A few weeks ago I read about a group of Cincinnati business executives and Chamber of Commerce types visiting Minneapolis to learn how that city markets itself to the world. These people made a similar trip last year to Charlotte, N.C.
The idea is that Cincinnati needs to identify a unique characteristic, a selling point that sets us apart from other cities and regions, in order to attract visitors, conventioneers, new residents, new businesses and all the money they bring along. Apparently the Powers That Be are having a difficult time agreeing on our chief selling point and thus look to socalled successful cities for examples of “best practices.”
I’d like to think our business leaders and government officials are so swamped with distinctive Cincinnati hooks that they just can’t narrow them down to one marketing concept.
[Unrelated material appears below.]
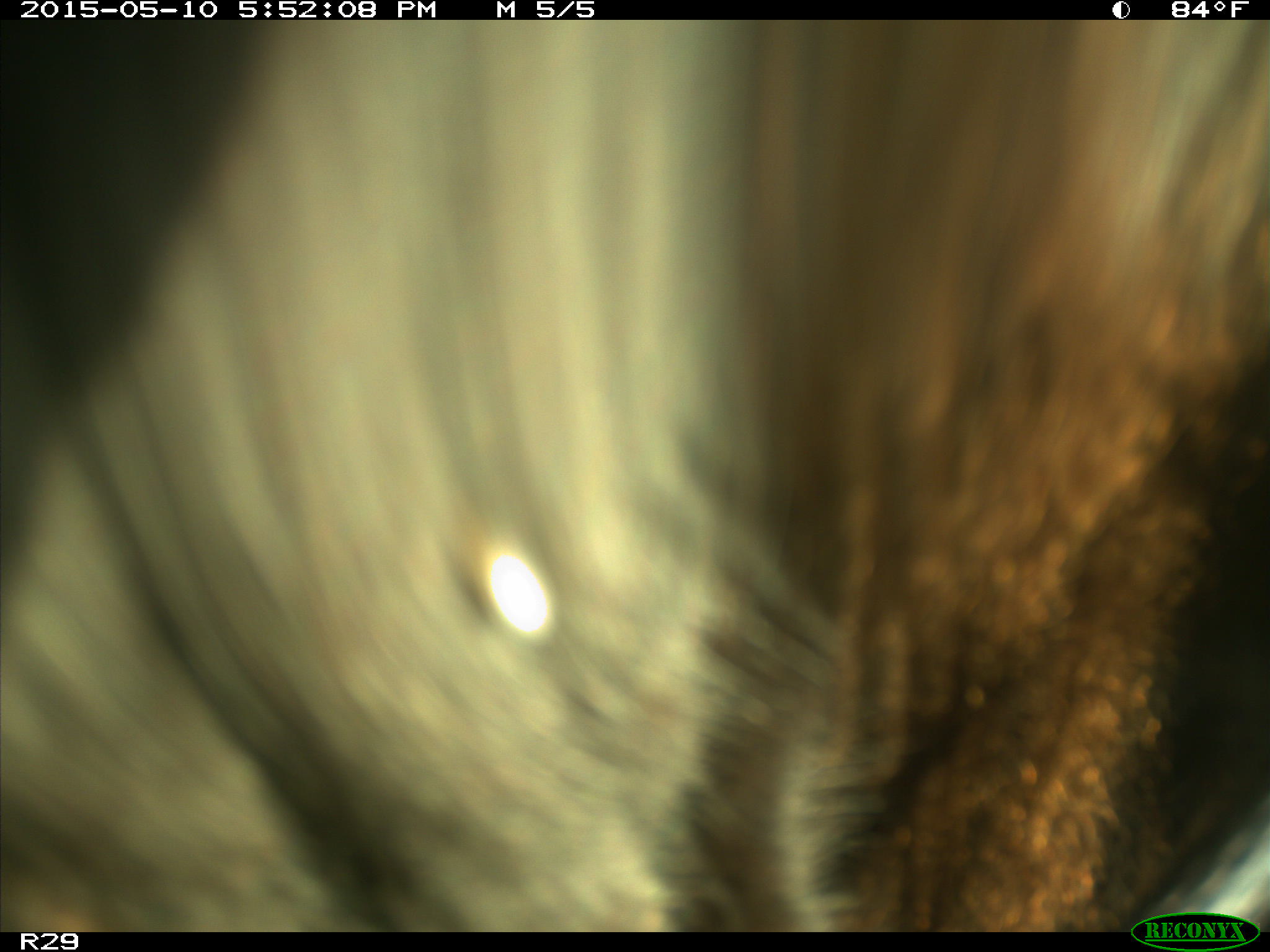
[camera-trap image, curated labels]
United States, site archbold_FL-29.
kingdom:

Yet, as with any committee — particularly one dominated by executives from large corporations — I fear they’ll choose the least provocative and most “family friendly” option.
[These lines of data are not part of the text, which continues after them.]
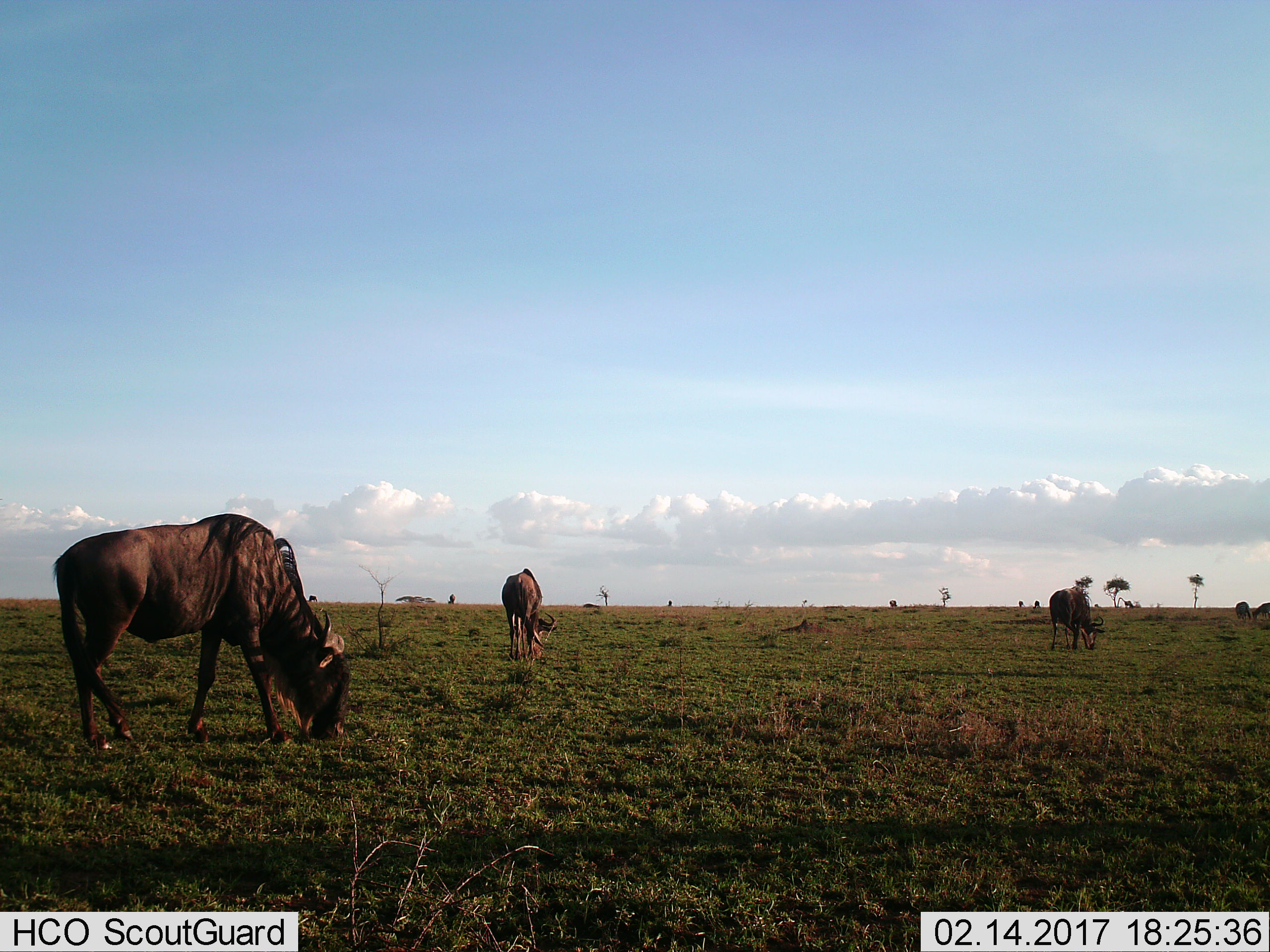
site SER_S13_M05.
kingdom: Animalia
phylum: Chordata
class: Mammalia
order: Artiodactyla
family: Bovidae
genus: Connochaetes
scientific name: Connochaetes taurinus taurinus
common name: blue wildebeest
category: wildebeestblue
Wildebeestblue (blue wildebeest) (Connochaetes taurinus taurinus), count 3. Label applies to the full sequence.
Cincinnati: Home of the Cheese Coney! That ought to wow them on both coasts.
The answer, of course, has been staring everyone in the face for years: Cincinnati is a music town
On Sunday, much of the area’s musical talent will be at the Emery Theatre for the 12th annual Cincinnati Entertainment Awards. It’ll be an incredible convergence of the city’s past and present music heritage, possibly a once-in-a-lifetime gathering of what’s made Cincinnati such an important force in the history of American popular music.
Sunday gets started with the unveiling of a historical marker at the old King Records studio and offices in Evanston. Terry Stewart, president of the Rock & Roll Hall of Fame, which designed and built the marker, will be in town to recognize King’s place in the development of today’s Pop, Country, Bluegrass, Rock, R&B and Hip Hop music.
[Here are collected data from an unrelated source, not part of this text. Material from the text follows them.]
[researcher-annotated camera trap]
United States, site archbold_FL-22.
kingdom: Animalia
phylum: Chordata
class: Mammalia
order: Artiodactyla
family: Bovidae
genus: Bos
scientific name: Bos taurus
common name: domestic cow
As Rick Bird points out in his feature story on King Records, the studio had more than 400 hits on the Country, R&B and Pop charts, and more than 10 Rock Hall of Famers have ties to King. Stewart has said many times that there are three cities with a rightful claim to be the birthplace of Rock & Roll: Memphis, New Orleans and Cincinnati.
Later on Sunday, everyone reconvenes downtown for the CEAs, which have a distinct King flavor this year. Rock Hall of Famer Bootsy Collins kicks off the show with a rare live performance in tribute to James Brown, King’s best-known artist. Bluegrass legend and Grammy Award winner Ralph Stanley, who gained fame with his brother as “hillbilly” artists on King Records, closes the evening with a 30-minute set.
In between, 19 awards will be handed out to the best musicians working in Greater Cincinnati today — many presented by King musicians, staff and family gathered for the day’s festivities.
I know you’ll be there, but will the city’s Powers That Be? Let’s hope they’re not busy with another out-of-town trip trying to figure out what makes Cincinnati so damned cool.